Convert the records from the line with "Among items" up to and including the line with "which is farthest from point 244,7?" into a Markdown table with the columns Row and Line, leaving out any blank lines.

======== TASK INPUT ========

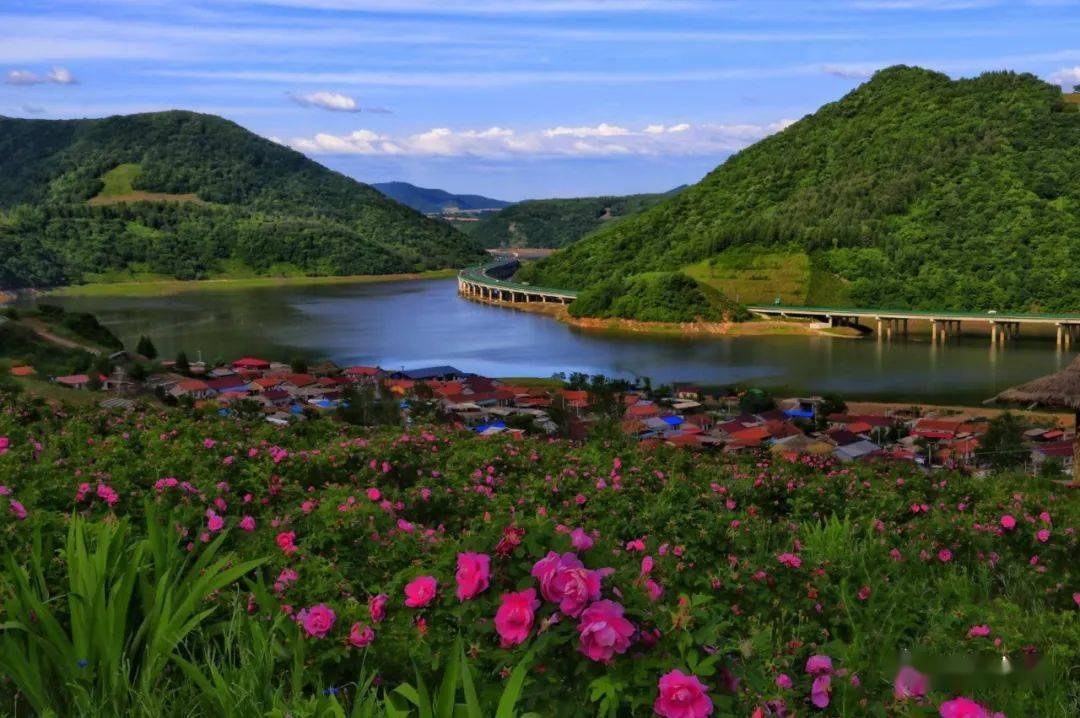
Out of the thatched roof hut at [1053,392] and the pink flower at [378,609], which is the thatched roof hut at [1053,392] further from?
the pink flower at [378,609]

========
======== TASK INPUT ========

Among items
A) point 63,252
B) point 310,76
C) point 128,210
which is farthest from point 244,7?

========

ANSWER TO THIS TASK ::
| Row | Line |
|---|---|
| 1 | Among items |
| 2 | A) point 63,252 |
| 3 | B) point 310,76 |
| 4 | C) point 128,210 |
| 5 | which is farthest from point 244,7? |